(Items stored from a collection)
▼
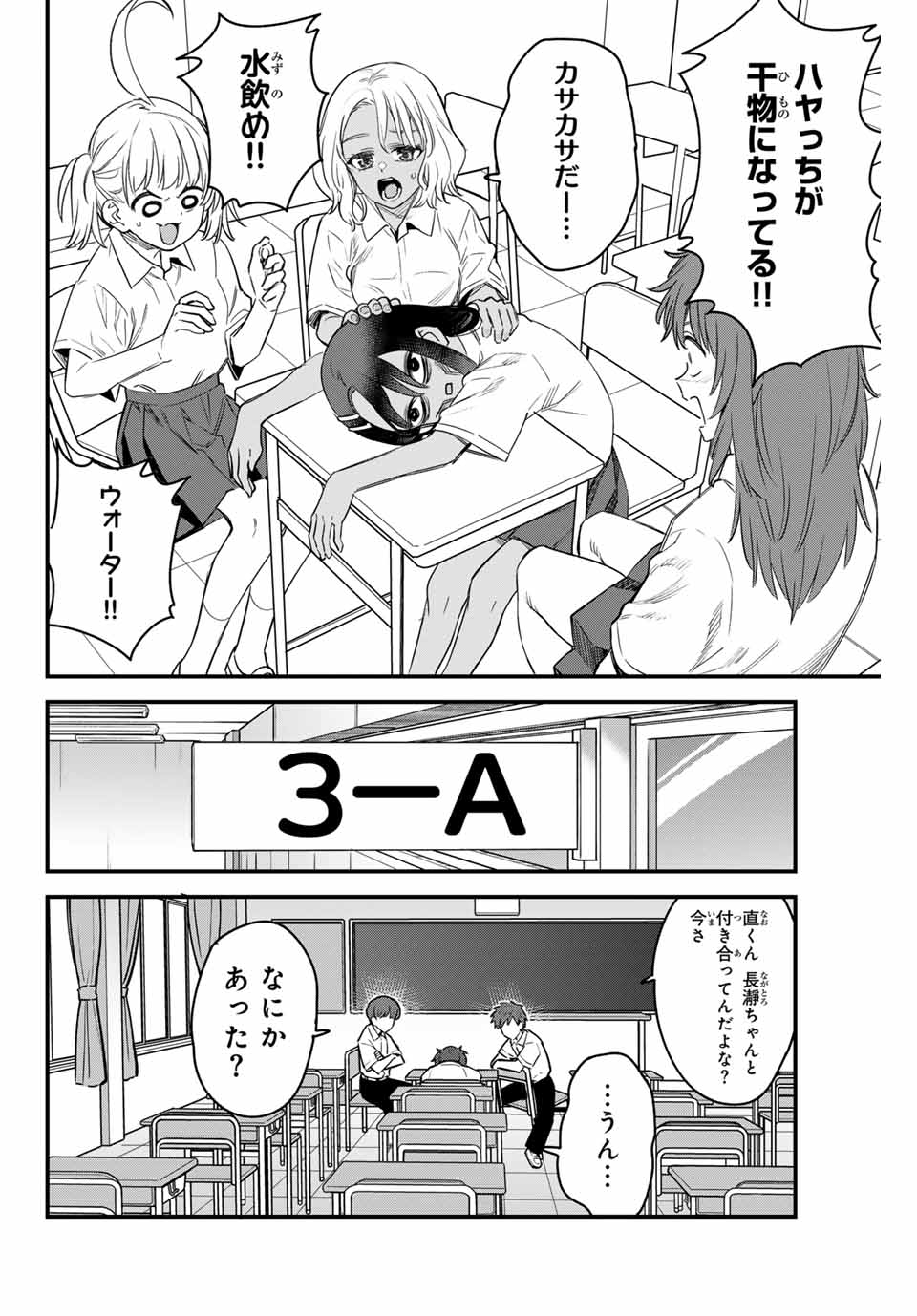 イジらないで、長瀞さん 第150話 - Page 8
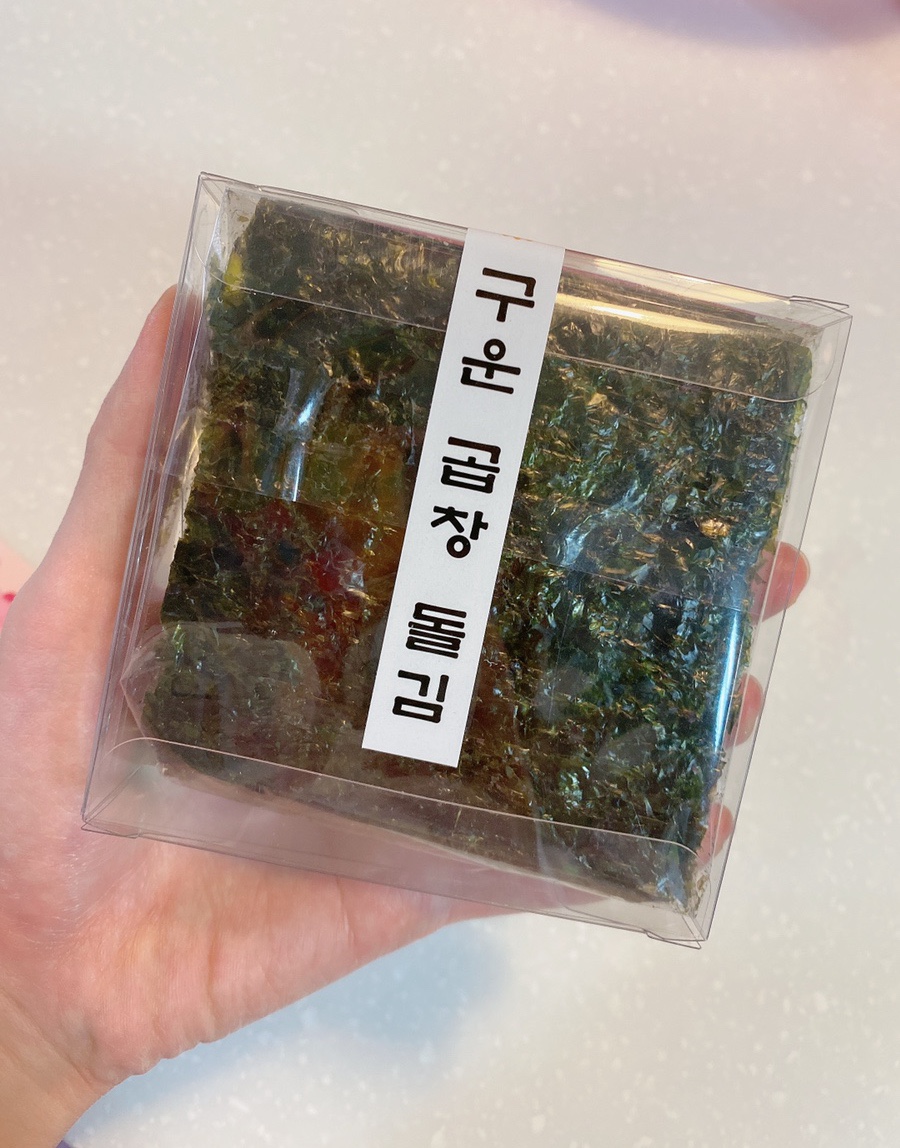 뚱이곱창 이미지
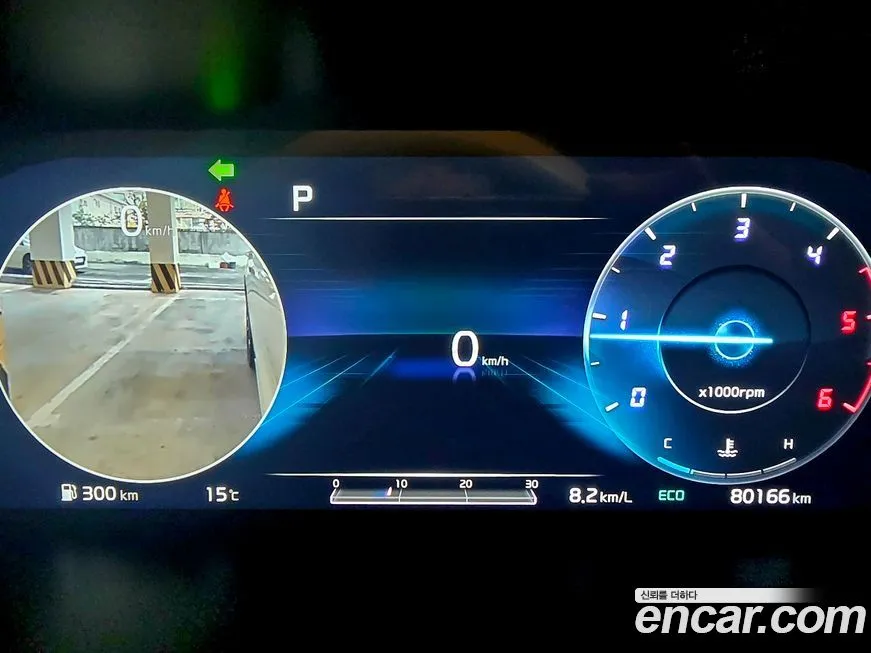Kia Sorento 2021 из KR, фото 8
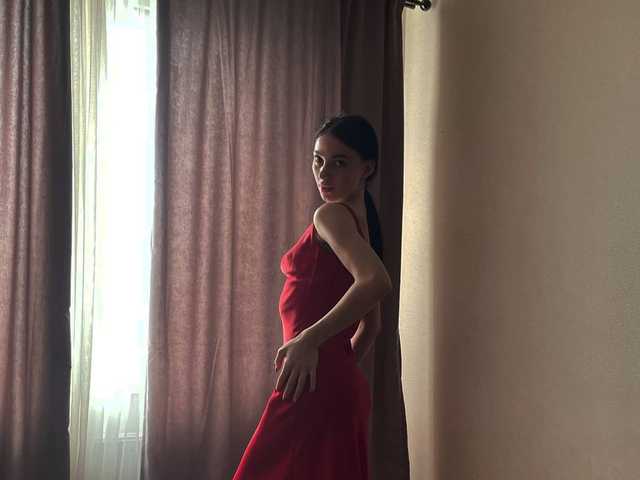 Фотографија на профилот adelinaaaa77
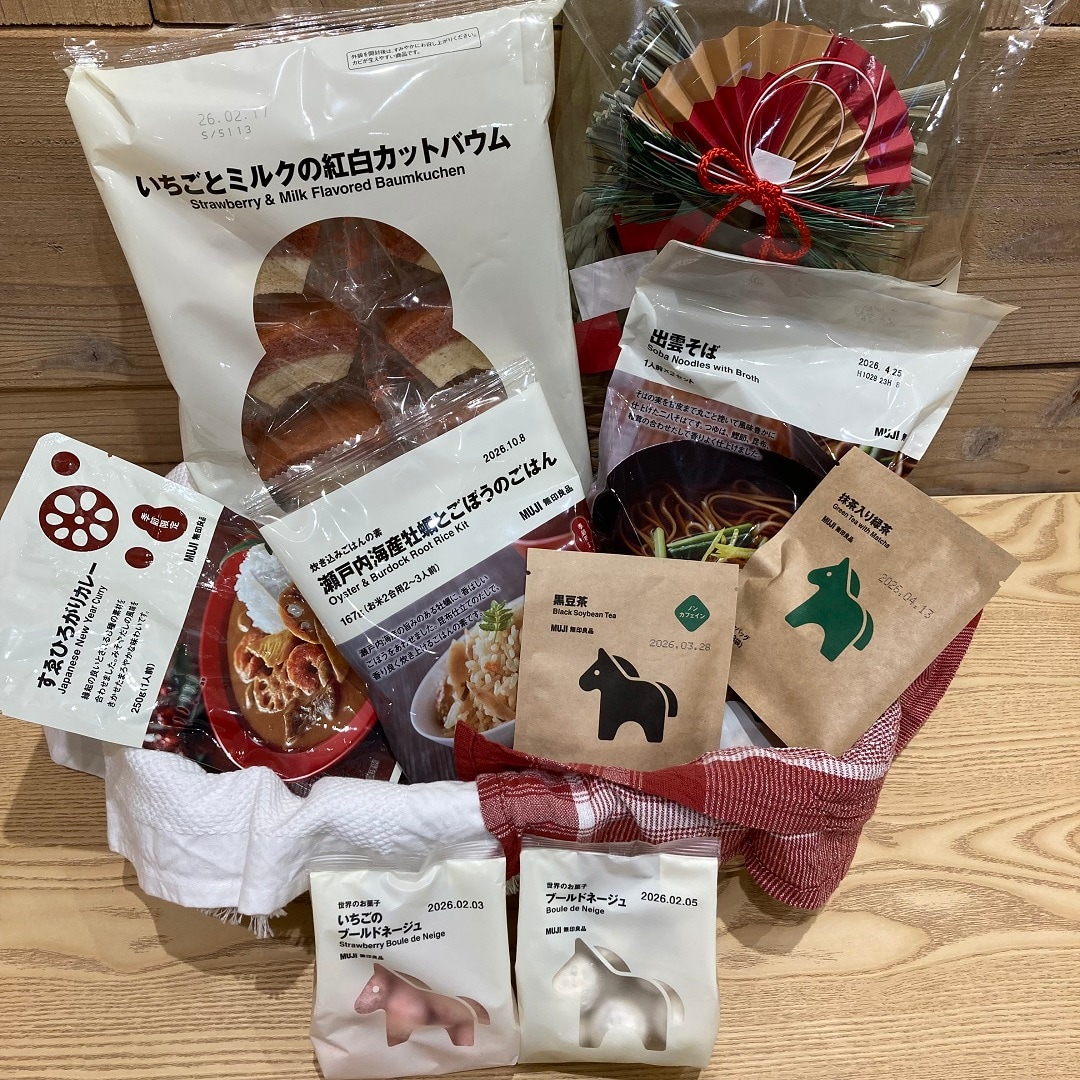 紅白・干支限定食品　サムネイル画像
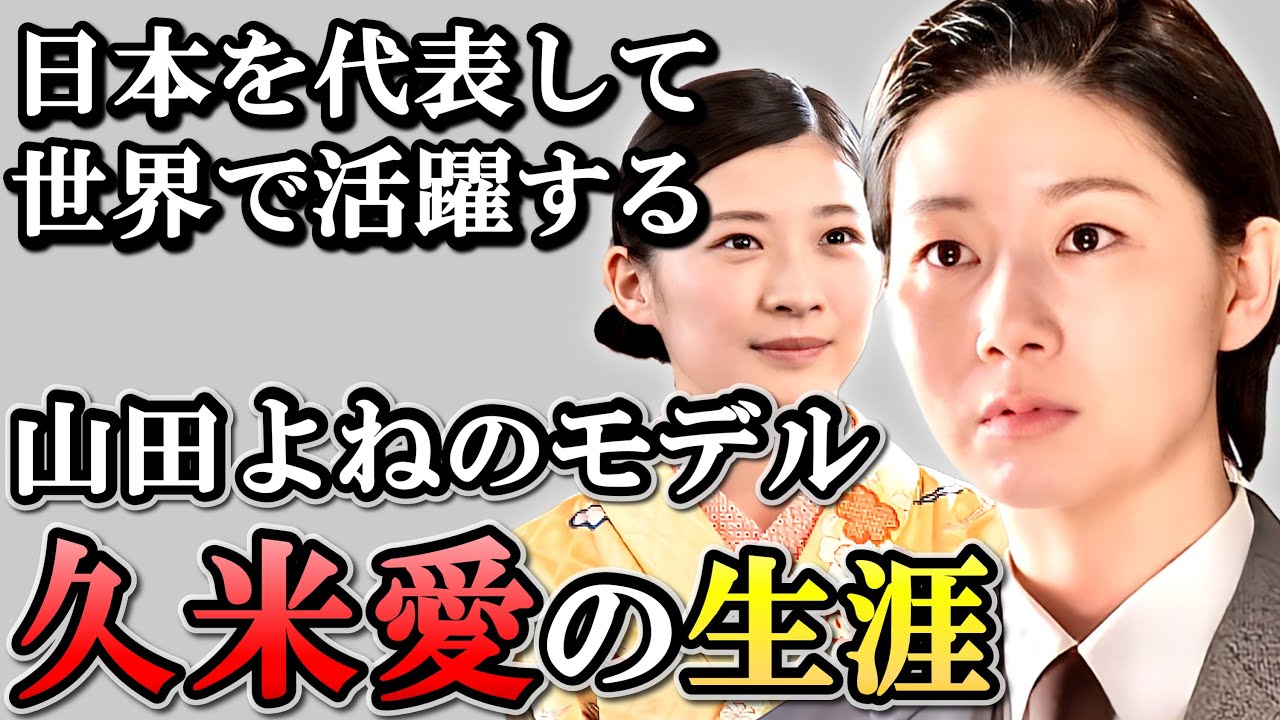【虎に翼】久米愛の生涯  男有利の社会に怒り戦った婦人運動のリーダー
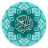 icon Kur(Al-Qur'an Suci) 1.2.2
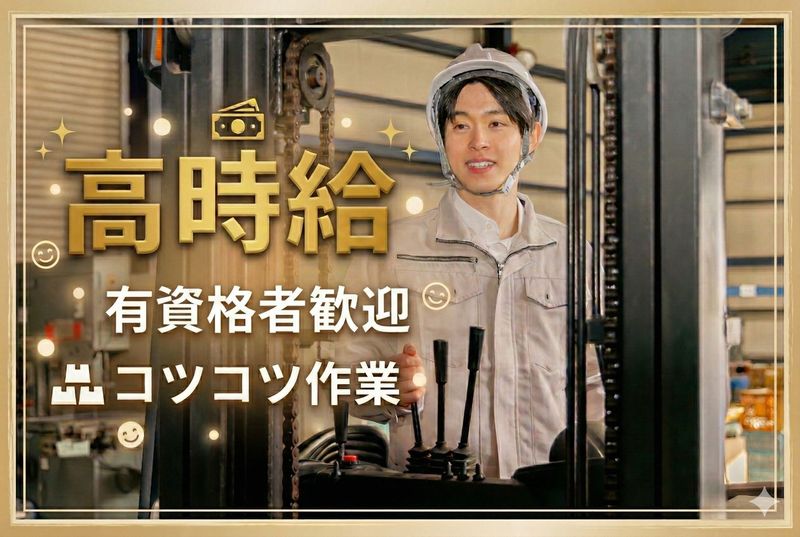 株式会社Tealのアルバイト・バイト求人情報-01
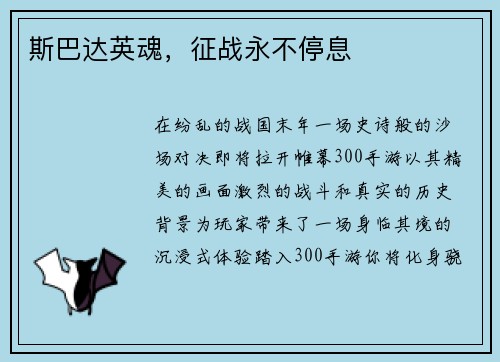 斯巴达英魂，征战永不停息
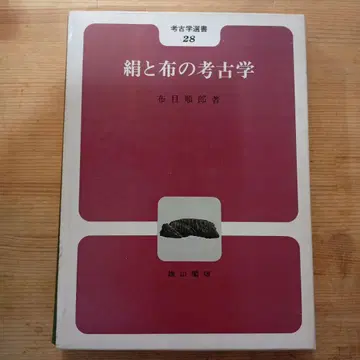 실크와 천의 고고학 고고학 선서 28
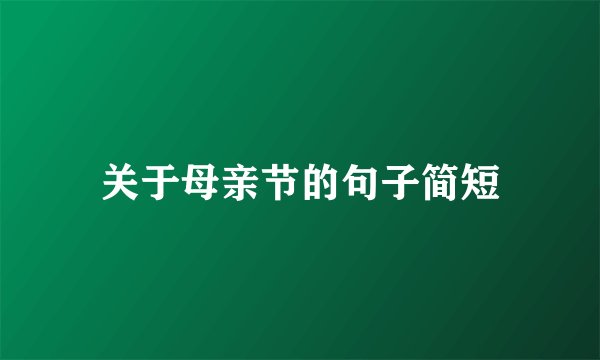 关于母亲节的句子简短
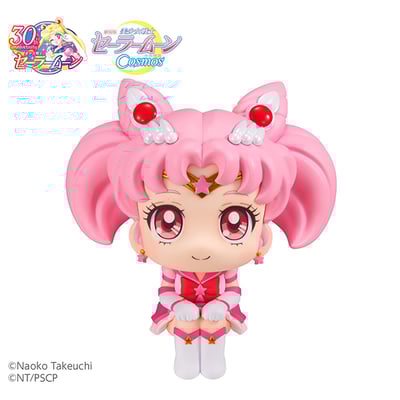 Eternal Sailor Chibi Moon - Cosmos Edition - Sailor Moon Look Up - Megahouse (1)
▲
* TRY IT:
Return the text of every record above without changing a word, and leave out the pictures.

* WRITTEN SOLUTION:
 イジらないで、長瀞さん 第150話 - Page 8
 뚱이곱창 이미지
Kia Sorento 2021 из KR, фото 8
 Фотографија на профилот adelinaaaa77
 紅白・干支限定食品　サムネイル画像
【虎に翼】久米愛の生涯  男有利の社会に怒り戦った婦人運動のリーダー
 icon Kur(Al-Qur'an Suci) 1.2.2
 株式会社Tealのアルバイト・バイト求人情報-01
 斯巴达英魂，征战永不停息
 실크와 천의 고고학 고고학 선서 28
 关于母亲节的句子简短
 Eternal Sailor Chibi Moon - Cosmos Edition - Sailor Moon Look Up - Megahouse (1)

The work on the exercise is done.